◆ **PROVIDED PASSAGE**:
====================

Re: CLUSTER command progress monitor

From: Tatsuro Yamada <yamada(dot)tatsuro(at)lab(dot)ntt(dot)co(dot)jp>
To: Robert Haas <robertmhaas(at)gmail(dot)com>
Cc: "pgsql-hackers(at)postgresql(dot)org" <pgsql-hackers(at)postgresql(dot)org>
Subject: Re: CLUSTER command progress monitor
Date: 2017-09-12 12:20:41
Message-ID: 59B7D119.2000101@lab.ntt.co.jp
Views: Raw Message | Whole Thread | Download mbox | Resend email
Thread:
Lists: pgsql-hackers

On 2017/09/11 23:38, Robert Haas wrote:
> On Sun, Sep 10, 2017 at 10:36 PM, Tatsuro Yamada
> <yamada(dot)tatsuro(at)lab(dot)ntt(dot)co(dot)jp> wrote:
>> Thanks for the comment.
>>
>> As you know, CLUSTER command uses SEQ SCAN or INDEX SCAN as a scan method by
>> cost estimation. In the case of SEQ SCAN, these two phases not overlap.
>> However, in INDEX SCAN, it overlaps. Therefore I created the phase of "scan
>> heap and write new heap" when INDEX SCAN was selected.

====================

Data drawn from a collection

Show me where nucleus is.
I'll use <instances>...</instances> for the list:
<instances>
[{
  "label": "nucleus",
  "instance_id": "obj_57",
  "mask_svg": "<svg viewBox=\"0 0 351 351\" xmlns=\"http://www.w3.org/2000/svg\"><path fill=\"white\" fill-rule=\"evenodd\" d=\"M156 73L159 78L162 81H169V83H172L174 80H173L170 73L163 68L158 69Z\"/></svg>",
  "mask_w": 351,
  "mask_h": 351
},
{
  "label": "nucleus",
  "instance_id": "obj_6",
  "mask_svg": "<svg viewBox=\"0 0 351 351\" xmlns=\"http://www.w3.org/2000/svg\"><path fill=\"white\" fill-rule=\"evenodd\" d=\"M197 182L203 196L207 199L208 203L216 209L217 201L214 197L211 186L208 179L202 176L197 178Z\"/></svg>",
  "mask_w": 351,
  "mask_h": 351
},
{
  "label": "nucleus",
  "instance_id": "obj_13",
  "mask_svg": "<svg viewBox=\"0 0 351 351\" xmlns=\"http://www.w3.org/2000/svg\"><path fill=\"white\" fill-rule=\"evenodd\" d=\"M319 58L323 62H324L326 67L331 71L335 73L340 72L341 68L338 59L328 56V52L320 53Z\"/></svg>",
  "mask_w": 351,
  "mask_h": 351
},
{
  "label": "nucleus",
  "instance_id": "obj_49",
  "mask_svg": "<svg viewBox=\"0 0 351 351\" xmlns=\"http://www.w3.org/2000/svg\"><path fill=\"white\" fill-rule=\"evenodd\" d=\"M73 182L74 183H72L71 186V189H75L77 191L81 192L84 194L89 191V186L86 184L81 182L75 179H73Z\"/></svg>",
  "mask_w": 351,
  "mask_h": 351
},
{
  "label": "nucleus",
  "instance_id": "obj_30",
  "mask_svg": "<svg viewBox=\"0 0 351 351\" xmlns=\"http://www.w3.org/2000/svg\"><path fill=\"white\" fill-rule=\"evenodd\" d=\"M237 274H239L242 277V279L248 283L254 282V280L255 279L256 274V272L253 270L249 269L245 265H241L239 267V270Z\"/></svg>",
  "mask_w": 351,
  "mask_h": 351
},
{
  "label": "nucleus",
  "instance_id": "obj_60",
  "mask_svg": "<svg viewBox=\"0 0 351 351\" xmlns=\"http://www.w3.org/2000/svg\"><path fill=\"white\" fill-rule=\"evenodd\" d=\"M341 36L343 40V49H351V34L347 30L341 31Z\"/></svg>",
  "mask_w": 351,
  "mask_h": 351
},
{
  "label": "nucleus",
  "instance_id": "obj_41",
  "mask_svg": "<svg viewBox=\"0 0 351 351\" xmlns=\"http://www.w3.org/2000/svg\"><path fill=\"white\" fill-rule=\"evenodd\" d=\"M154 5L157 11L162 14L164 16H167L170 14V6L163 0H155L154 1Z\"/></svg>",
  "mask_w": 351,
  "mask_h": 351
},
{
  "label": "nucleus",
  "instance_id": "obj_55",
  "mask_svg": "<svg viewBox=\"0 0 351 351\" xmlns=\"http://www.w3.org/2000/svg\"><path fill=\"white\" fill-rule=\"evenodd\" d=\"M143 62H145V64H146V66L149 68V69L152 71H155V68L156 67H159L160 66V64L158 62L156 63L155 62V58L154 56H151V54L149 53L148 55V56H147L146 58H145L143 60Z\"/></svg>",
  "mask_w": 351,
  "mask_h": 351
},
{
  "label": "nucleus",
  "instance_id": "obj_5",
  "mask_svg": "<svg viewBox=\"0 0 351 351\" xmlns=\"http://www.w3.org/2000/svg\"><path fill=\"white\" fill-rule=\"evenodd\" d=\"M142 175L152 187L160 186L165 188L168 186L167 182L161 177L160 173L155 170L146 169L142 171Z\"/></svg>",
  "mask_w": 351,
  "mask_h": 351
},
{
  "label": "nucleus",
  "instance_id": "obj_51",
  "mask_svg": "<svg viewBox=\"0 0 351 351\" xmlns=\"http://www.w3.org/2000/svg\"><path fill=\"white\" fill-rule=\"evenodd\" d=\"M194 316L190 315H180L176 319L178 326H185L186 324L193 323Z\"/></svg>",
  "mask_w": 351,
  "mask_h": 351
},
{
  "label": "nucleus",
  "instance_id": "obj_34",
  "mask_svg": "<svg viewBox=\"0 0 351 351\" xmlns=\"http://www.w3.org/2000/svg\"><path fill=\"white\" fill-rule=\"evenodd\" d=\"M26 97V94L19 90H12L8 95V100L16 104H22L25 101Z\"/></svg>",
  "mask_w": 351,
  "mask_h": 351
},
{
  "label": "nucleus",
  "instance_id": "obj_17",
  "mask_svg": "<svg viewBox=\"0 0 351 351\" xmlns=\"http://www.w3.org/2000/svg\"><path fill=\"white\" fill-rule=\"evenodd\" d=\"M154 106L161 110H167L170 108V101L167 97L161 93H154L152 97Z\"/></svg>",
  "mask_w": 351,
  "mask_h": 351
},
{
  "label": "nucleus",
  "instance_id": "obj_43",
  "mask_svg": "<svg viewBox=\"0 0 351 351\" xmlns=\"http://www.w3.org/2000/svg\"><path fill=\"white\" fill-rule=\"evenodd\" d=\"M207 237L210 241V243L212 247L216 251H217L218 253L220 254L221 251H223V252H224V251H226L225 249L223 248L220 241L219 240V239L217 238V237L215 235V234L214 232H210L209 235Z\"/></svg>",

====================

◆ **PROBLEM DESCRIPTION**:
Carry on writing the mailing-list message about the CLUSTER command progress monitor from the point at which it stops. The material is separate from the message about the CLUSTER command progress monitor.

◆ **RESPONSE**:
>>
>> I agree that progress reporting for sort is difficult. So it only reports
>> the phase ("sorting tuples") in the current design of progress monitor of
>> cluster.
>> It doesn't report counter of sort.
>
> Doesn't that make it almost useless? I would guess that scanning the
> heap and writing the new heap would ordinarily account for most of the
> runtime, or at least enough that you're going to want something more
> than just knowing that's the phase you're in.

Hmmm, Should I add a counter in tuplesort.c? (tuplesort_performsort())
I know that external merge sort takes a time than quick sort.
I'll try investigating how to get a counter from external merge sort processing.
Is this the right way?

>>> The patch is getting the value reported as heap_tuples_total from
>>> OldHeap->rd_rel->reltuples. I think this is pointless: the user can
>>> see that value anyway if they wish. The point of the progress
>>> counters is to expose things the user couldn't otherwise see. It's
>>> also not necessarily accurate: it's only an estimate in the best case,
>>> and may be way off if the relation has recently be extended by a large
>>> amount. I think it's pretty important that we try hard to only report
>>> values that are known to be accurate, because users hate (and mock)
>>> inaccurate progress reports.
>>
>> Do you mean to use the number of rows by using below calculation instead
>> OldHeap->rd_rel->reltuples?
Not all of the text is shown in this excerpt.